** Consignes **
• A. Dans le témoignage sur la cachette d'août 1944, relevez tout ce que la mère avait préparé dans le sous-sol.
• B. Reprenez le témoignage sur la cachette d'août 1944 et poursuivez-le à partir de sa dernière phrase.

** Extrait du document **
▼

A la fin de la guerre, après le Débarquement, en août 1944, ma mère reçoit un coup de téléphone. C’était la femme d’un rexiste bien connu sur la place qui l’avertissait qu’un commando venait la tuer ainsi que ses deux filles. Elle lui dit de quitter le plus vite possible son appartement. Une minute plus tard, le téléphone sonne à nouveau. C’est toujours cette femme qui la supplie :  » Croyez-moi, je vous en prie. Le commando est en route.  » On est parties, avec rien, rien du tout. Nous nous sommes cachées dans le sous-sol d’une maison, à quelques rues de chez nous, sans doute chez une amie de ma mère. Nous n’en sommes plus sorties durant cinq semaines. Après la Libération, cette femme a rappelé ma mère pour lui annoncer que son mari avait été arrêté et qu’il allait être condamné à mort. Elle suppliait ma mère de venir témoigner en faveur de son mari. Ma mère a refusé mais elle s’est quand même rendue au tribunal pour raconter ce que cette femme avait fait pour nous. Et son mari a été fusillé.

Comment avez-vous vécu dans cette cache durant ces cinq semaines ?

Ma mère avait tout préparé ! Elle avait la clé du sous-sol, il y avait des provisions pour plusieurs jours et une radio. Nous faisions même de la corde à sauter pour nous maintenir en forme ! Ma grand-mère, une vieille dame qui venait à petits pas de la rue Saint-Bernard, et Lucien Fuss, alors directeur du quotidien Le Soir, venaient nous ravitailler. Lucien Fuss habitait à côté de chez nous et ma mère l’avait mis dans la confidence.

▲

** Données répertoriées **

▼

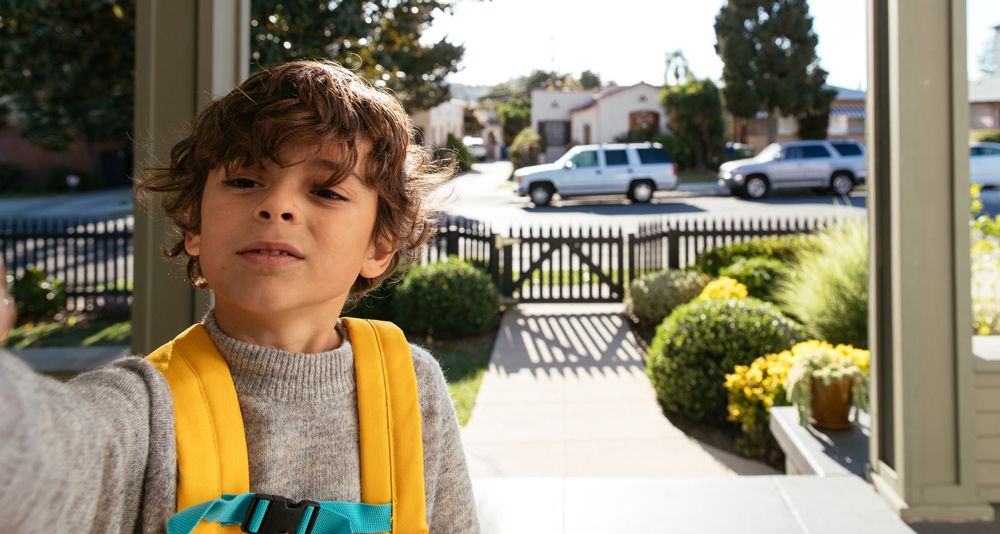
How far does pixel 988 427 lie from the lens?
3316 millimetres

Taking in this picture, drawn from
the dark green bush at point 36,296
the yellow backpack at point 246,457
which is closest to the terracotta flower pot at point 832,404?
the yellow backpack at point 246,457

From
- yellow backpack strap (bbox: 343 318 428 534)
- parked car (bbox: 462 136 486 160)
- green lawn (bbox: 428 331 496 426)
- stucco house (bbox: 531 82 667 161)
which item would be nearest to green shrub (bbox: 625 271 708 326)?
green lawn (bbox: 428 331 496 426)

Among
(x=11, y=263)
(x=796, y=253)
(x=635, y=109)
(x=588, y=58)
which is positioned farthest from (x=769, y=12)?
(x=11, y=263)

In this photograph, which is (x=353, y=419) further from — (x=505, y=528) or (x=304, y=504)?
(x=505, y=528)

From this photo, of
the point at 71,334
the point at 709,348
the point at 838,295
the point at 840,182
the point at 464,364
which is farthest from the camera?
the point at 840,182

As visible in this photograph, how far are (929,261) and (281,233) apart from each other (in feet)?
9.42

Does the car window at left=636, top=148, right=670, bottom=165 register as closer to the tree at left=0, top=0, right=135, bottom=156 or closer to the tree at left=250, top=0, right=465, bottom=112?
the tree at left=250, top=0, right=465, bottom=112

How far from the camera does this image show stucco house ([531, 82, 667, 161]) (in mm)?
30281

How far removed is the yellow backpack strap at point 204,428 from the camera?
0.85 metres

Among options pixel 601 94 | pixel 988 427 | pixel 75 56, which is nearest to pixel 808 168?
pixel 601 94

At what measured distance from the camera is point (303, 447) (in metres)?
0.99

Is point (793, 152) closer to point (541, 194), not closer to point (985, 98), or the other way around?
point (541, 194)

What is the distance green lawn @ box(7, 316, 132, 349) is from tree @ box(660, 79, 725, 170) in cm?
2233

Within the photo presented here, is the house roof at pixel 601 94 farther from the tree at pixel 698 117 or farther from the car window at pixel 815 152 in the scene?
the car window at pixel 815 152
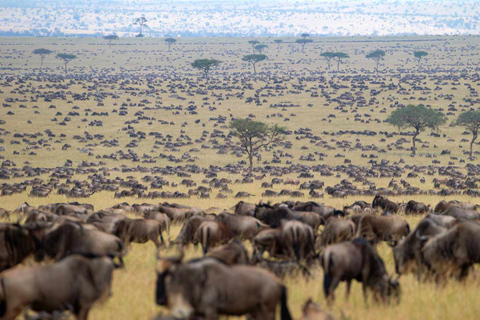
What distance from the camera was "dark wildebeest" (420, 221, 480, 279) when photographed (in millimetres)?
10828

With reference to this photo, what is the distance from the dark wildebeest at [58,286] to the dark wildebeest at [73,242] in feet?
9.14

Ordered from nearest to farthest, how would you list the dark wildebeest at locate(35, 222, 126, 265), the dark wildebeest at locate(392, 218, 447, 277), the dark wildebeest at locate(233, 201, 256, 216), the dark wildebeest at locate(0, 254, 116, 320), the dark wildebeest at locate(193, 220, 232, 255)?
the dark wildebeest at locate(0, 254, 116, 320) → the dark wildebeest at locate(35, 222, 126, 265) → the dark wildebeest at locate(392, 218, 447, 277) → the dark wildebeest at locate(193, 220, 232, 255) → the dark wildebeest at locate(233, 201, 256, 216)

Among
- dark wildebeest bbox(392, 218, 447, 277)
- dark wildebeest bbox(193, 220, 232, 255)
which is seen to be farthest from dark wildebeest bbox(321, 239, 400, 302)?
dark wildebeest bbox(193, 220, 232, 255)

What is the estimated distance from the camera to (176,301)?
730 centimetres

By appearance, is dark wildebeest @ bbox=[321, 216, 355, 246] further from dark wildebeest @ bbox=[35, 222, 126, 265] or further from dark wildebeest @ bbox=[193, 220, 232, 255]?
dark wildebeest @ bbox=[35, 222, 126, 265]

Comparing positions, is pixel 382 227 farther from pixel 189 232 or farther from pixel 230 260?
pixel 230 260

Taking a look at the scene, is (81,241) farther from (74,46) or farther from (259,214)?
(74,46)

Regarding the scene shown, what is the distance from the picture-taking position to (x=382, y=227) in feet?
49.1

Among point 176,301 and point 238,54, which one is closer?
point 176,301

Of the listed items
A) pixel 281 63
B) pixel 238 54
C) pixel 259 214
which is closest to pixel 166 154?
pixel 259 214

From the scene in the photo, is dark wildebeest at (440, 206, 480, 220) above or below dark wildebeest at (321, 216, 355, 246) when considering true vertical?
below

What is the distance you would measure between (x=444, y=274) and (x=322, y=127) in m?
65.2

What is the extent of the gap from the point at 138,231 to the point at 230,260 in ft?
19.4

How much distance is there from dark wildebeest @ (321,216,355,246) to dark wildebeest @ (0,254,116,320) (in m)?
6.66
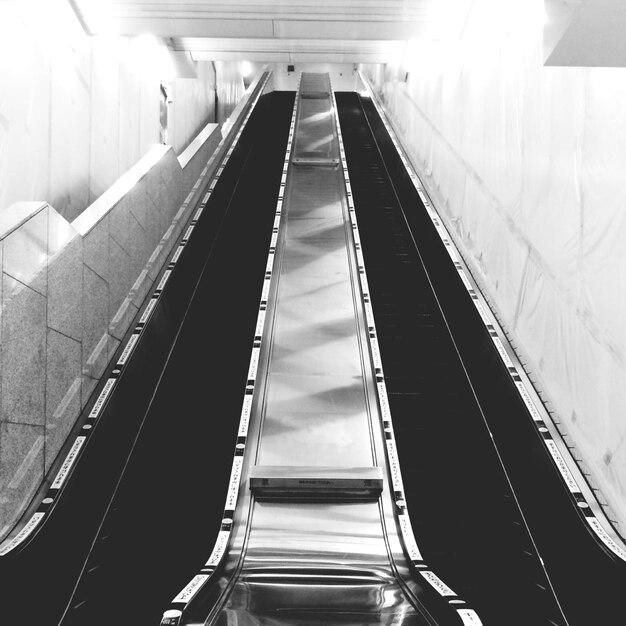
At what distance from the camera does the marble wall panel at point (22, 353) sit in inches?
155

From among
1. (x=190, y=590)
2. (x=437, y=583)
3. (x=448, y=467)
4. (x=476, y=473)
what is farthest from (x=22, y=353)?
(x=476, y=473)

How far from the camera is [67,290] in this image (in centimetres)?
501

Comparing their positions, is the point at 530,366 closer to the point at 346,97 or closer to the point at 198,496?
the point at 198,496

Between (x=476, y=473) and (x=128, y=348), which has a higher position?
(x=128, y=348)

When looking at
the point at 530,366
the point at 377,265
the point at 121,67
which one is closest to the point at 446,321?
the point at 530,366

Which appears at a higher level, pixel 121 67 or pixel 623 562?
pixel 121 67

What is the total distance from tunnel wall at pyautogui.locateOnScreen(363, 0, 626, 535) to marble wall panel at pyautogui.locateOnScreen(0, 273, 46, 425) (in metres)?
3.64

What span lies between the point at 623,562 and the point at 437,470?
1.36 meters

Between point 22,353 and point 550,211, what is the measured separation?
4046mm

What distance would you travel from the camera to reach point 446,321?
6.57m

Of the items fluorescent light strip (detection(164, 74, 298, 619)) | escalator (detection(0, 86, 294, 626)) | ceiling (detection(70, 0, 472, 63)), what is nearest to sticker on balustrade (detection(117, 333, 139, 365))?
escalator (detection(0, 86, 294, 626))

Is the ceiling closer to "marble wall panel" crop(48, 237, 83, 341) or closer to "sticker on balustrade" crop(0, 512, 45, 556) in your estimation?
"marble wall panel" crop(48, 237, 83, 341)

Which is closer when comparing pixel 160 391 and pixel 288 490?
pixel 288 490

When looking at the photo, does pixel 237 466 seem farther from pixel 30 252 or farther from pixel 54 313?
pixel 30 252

▲

** Réponses **
• A.
- la clé du sous-sol
- des provisions pour plusieurs jours
- une radio

• B.
C’est de cette cache que vous avez vécu les premiers instants de la Libération ?

Du sous-sol, on a entendu un bruit de camions et des cris qui venaient de la chaussée de Charleroi. On a passé nos têtes par le vasistas et on a entendu parler anglais. On était vite dehors ! Ma mère, qui était toujours une très belle femme à 44 ans, a été hissée sur un char, comme on peut le voir sur les photos de la Libération. Ma soeur et moi trottinions derrière en criant :  » Maman, maman, attends-nous ! « . On l’a finalement retrouvée place Stéphanie.

Quand votre père et le gouvernement belge sont-ils rentrés de Londres ?

Quelques jours plus tard, le 8 septembre. Nous avons retrouvé notre père rue de la Loi, chez Hubert Pierlot. J’étais très excitée. La porte s’est ouverte et le gouvernement entier était là ! Mon père s’est avancé vers nous, mais le Premier ministre l’a arrêté dans son élan. Il voulait prononcer un discours. Ce fut un petit discours magnifique, mais qui a duré trente longues secondes. Puis, je me suis jetée sur lui. Le retour a été très difficile pour mes parents. Je me souviens du visage de ma mère, le lendemain : elle avait l’air triste, très triste. Ce qui me paraissait étrange et contraire à l’humeur de circonstance. Mes parents se sont montrés très pudiques. Durant la guerre, à Londres, mon père avait connu une femme. Elle avait pris beaucoup de place dans sa vie… Mais ma soeur et moi n’avons jamais rien vu.

Ce sont aussi des moments de joie intense !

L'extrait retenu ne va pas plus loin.